Written request => Write each line word for word, from the line that contains "Which of the" through the last line of the material below.

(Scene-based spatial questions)
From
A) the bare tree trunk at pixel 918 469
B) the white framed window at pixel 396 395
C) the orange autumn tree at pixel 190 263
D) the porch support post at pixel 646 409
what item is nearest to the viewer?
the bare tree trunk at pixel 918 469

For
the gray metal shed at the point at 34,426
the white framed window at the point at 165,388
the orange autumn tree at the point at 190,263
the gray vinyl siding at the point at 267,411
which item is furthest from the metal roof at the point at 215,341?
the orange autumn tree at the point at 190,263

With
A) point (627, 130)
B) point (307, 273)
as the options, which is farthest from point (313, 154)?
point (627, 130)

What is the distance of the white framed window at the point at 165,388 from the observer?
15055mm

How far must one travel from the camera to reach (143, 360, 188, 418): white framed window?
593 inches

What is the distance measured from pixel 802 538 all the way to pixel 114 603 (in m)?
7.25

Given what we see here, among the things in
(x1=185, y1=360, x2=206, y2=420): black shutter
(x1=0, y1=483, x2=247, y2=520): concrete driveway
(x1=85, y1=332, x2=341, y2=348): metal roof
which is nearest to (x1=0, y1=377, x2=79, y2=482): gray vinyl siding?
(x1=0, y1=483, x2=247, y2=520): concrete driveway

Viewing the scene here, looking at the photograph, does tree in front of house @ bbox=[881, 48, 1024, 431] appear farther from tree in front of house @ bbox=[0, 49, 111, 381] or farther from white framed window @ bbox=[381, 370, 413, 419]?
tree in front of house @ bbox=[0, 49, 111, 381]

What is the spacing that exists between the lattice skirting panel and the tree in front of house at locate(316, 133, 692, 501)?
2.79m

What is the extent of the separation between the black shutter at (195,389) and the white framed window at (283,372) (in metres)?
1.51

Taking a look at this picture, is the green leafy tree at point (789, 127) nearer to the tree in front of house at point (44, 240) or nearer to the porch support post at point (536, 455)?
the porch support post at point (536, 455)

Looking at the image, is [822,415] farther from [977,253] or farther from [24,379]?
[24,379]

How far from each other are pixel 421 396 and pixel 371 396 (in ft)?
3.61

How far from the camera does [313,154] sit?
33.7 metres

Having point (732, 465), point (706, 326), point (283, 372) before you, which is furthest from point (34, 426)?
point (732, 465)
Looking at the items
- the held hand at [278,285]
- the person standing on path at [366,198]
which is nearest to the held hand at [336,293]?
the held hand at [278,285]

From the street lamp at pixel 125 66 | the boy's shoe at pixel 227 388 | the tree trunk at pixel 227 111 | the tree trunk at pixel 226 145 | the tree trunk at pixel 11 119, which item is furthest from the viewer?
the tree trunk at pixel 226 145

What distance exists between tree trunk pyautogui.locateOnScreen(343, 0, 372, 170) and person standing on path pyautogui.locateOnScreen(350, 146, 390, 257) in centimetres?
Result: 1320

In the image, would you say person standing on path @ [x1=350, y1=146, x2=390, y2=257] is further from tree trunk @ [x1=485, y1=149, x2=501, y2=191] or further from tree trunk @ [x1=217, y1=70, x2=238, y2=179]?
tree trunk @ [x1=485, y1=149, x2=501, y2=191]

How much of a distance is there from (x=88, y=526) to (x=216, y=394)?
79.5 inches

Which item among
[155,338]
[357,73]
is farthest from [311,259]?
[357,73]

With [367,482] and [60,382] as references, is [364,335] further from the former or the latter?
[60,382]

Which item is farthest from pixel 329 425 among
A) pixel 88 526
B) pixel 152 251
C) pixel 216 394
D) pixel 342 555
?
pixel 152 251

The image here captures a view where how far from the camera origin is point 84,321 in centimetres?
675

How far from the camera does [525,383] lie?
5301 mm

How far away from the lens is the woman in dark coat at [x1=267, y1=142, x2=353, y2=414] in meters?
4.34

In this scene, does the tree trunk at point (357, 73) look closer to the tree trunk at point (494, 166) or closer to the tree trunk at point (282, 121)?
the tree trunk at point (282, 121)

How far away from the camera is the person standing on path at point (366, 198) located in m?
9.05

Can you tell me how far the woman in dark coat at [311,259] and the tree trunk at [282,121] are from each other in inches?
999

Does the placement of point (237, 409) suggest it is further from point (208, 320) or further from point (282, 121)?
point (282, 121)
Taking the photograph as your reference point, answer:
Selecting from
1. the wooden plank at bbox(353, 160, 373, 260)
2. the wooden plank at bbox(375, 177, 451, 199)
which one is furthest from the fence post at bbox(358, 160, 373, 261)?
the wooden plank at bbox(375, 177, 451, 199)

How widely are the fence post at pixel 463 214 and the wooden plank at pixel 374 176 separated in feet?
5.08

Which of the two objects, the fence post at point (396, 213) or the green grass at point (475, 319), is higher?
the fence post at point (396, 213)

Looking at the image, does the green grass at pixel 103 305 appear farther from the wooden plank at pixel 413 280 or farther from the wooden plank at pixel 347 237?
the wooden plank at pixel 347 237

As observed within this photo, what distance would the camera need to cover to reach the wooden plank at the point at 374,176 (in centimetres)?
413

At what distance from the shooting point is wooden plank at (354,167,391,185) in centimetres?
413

Full solution =>
Which of the two objects, the fence post at point (396, 213) or the green grass at point (475, 319), is higher?
the fence post at point (396, 213)

Looking at the image, does the green grass at pixel 103 305 appear farther from the wooden plank at pixel 413 280 or farther from the wooden plank at pixel 347 237?
the wooden plank at pixel 347 237

As observed within this photo, what distance would the camera need to cover to reach the wooden plank at the point at 374,176 (in centimetres)?
413

At what distance from the shooting point is wooden plank at (354,167,391,185) in centimetres?
413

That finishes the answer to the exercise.